> [Passage shown]:
= = = = =
National Park Service


Notice of Intent to Repatriate Cultural Items: McWane Science 
Center, Birmingham, AL

AGENCY: National Park Service, Interior.

ACTION: Notice.

-----------------------------------------------------------------------

    Notice is here given in accordance with the Native American Graves 
Protection and Repatriation Act (NAGPRA), 25 U.S.C. 3005, of the intent 
to repatriate cultural items in the possession of the McWane Science 
Center, Birmingham, AL, that meet the definition of ``unassociated 
funerary objects'' under 25 U.S.C. 3001.
    This notice is published as part of the National Park Service's 
administrative responsibilities under NAGPRA, 25 U.S.C. 3003 (d)(3). 
The determinations in this notice are the sole responsibility of the 
museum, institution, or Federal agency that has control of the cultural 
items. The National Park Service is not responsible for the 
determinations in this notice.
    In the early 1900s, cultural items were removed from the Carden 
Bottoms site (3YE14) in Yell County, AR. Between 1979 and 1985, G.E.
= = = = =
> [Supplied information]:
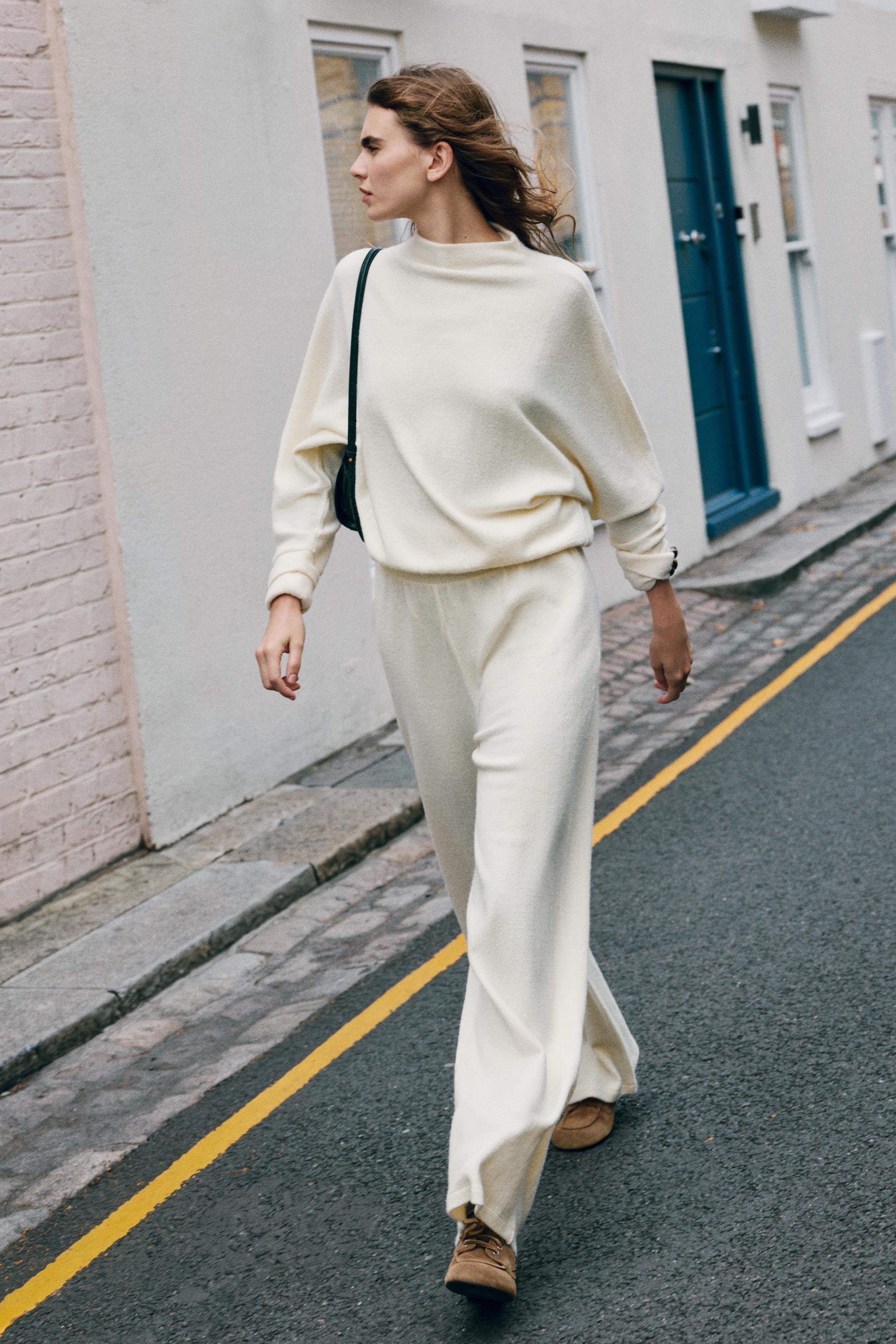 SOFT WIDE-LEG PANTS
= = = = =
> [What needs to be done]: Reproduce the repatriation notice above between "The determinations in" and "in this notice.", inclusive, replacing "sole responsibility" with "exclusive responsibility".

> [Exercise answer]:
The determinations in this notice are the exclusive responsibility of the 
museum, institution, or Federal agency that has control of the cultural 
items. The National Park Service is not responsible for the 
determinations in this notice.